→ **What to work on**
Carry the summary of the asthma quality improvement study forward, starting after its final sentence.

---------- Extract provided ----------

PURPOSE OF THE STUDY.
To evaluate the cost-effectiveness of a quality improvement (QI) program in decreasing asthma emergency department (ED) visits, hospitalizations, limitation of physical activity, patient missed school, and parent lost work.
Urban, low-income patients with asthma from 4 Boston-area zip codes were determined through records of ED visits or hospitalizations.
The selected families were given the option of increased care encompassing nurse care management and home visits. QI assessment centered on parent interviews at enrollment and at 6- and 12-month contacts. Administrative hospital information was used to evaluate ED visits and hospitalizations at enrollment and 1 to 2 years after enrollment. Hospital expenditures of the program were compared with hospital expenditures of a comparable neighboring community.

---------- Given entries ----------

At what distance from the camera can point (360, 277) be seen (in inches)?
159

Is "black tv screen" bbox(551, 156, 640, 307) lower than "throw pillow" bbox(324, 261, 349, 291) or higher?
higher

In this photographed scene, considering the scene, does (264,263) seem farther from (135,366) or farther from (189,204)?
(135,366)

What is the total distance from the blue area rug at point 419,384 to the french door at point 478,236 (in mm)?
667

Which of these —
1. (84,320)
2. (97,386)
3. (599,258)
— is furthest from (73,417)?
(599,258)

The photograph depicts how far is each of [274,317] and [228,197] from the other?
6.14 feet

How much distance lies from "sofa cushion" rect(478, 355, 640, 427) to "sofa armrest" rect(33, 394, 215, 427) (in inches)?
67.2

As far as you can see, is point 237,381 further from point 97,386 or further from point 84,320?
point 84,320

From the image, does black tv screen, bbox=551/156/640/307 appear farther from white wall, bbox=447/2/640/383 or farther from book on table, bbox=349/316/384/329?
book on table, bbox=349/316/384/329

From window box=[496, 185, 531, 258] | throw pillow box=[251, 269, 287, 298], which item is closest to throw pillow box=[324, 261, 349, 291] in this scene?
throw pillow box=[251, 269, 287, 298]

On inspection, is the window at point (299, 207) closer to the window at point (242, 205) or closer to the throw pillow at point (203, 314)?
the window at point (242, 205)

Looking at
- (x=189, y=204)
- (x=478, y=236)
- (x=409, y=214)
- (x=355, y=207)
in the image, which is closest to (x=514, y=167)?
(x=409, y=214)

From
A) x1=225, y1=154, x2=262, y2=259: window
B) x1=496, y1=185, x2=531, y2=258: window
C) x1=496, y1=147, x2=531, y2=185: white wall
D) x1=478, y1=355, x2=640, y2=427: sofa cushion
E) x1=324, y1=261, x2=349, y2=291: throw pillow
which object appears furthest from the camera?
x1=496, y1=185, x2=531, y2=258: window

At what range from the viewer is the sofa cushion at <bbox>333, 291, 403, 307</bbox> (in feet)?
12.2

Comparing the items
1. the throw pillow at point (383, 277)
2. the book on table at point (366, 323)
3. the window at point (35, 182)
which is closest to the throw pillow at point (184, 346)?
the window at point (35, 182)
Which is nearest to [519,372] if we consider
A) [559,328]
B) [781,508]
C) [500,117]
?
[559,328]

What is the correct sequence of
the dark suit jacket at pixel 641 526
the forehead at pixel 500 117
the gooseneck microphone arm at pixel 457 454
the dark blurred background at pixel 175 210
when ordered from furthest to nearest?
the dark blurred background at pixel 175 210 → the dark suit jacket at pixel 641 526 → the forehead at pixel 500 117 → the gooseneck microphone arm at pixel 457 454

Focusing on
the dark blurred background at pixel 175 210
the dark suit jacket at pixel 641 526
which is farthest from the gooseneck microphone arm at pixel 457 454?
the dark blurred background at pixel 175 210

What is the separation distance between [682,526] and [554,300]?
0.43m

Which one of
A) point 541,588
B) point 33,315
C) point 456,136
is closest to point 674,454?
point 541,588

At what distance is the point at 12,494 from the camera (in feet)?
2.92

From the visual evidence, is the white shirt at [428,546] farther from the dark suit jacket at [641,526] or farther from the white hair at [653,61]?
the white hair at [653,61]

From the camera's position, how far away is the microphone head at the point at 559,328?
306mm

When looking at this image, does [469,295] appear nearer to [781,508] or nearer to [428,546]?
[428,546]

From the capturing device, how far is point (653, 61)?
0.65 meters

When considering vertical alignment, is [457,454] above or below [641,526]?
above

----------

→ **Exercise result**
The program serviced 283 children (55% male; ∼40% African American, 52% Latino; 73% received Medicaid; 71% had household income <$25 000). The 12-month results demonstrated significant decline in any (≥1) asthma ED visits (68%), hospitalizations (85%), days of significant physical limitation (42.6%), missed school (41%), and parent lost work time (49.7%) (P < .0001 for all). There was a significant decline in hospital expenditures compared with comparable community costs (P < .0001), and the investment return was calculated at 1.46.
The study program generated enhanced health outcomes and cost-effectiveness and provided knowledge that will guide future advocacy to finance comprehensive asthma management.
Despite the limitations of this study, which was not randomized and did not have comparable hospital administrative data on controls, the community asthma program provided a cost-effective home chronic care model. This model of a medical home is a culturally sensitive program conjoining case management and home visits to facilitate the management of patients who require a higher level of care to achieve better control of their asthma.